First Posted: 02/ 6/2012 6:18 pm Updated: 02/ 6/2012 6:38 pm

Kansas lawmakers have been given six days to consider one of the most sweeping state anti-abortion bills to be introduced.

A Kansas House committee is scheduled to take up a bill Wednesday that would exempt doctors from malpractice suits if they withheld medical information to prevent an abortion. The measure would also take away tax credits for abortion providers, remove tax deductions for the purchase of abortion-related insurance coverage and require women to hear the fetal heartbeat. The bill includes several provisions, which passed in other states and now face federal lawsuits. The bill would also require women be told about potential breast cancer risks from abortions, even though medical experts discount such a connection.

"This is the largest and most sweeping overhaul we've seen to date," said Sarah Gillooly, public affairs manager for Planned Parenthood of Kansas, a women's health care provider that provides abortion services in some clinics.

Among the most contested provisions of the bill is the section that would exempt a doctor from a medical malpractice suit if a woman claims the physician withheld information about potential birth defects to prevent her from having an abortion. In addition, a woman would not be able to sue if she suffers health damage from a pregnancy as a result of information withheld from her to prevent an abortion. A wrongful death suit could still be filed, however, if the mother died.

The bill includes provisions similar to those found in other state laws now facing federal lawsuits, including Texas' requirement that the mother hear the fetal heartbeat, and Oklahoma's mandate that mothers be told about a potential risk of breast cancer with an abortion. It also would replicate Arizona's provision prohibiting tax deductions for abortion-related groups

The breast cancer warning requirement has been the subject of much debate, since members of the medical community have disproved a link between abortions and an increased risk of breast cancer.
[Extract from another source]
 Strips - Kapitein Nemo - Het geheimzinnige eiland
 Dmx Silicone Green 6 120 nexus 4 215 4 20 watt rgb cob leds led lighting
One moderate Republican legislator in Kansas has come out against this aspect of the measure. "An abortion does not cause breast cancer," said state Rep. Barbara Bollier (R-Mission Hills), a retired anesthesiologist.

With language stating that anesthesia is administered to fetuses during surgery and indicating that an unborn child feels pain, the Kansas bills calls for making 20 weeks the latest time for having an abortion, a decline from the 21-week point adopted last year. Bollier said she has professional objections to this requirement, saying that medical reports show that a fetus does not feel pain until 25 to 30 weeks and that the anesthesia is administered to prevent a rapid fetal heartbeat, which she said arises as a reflex to external stimulation.

The bill also includes a provision to stop tax deductions for health savings accounts that include the purchase of abortion insurance coverage. "They are trying to keep women from buying these policies; it will hurt poor women," Bollier said.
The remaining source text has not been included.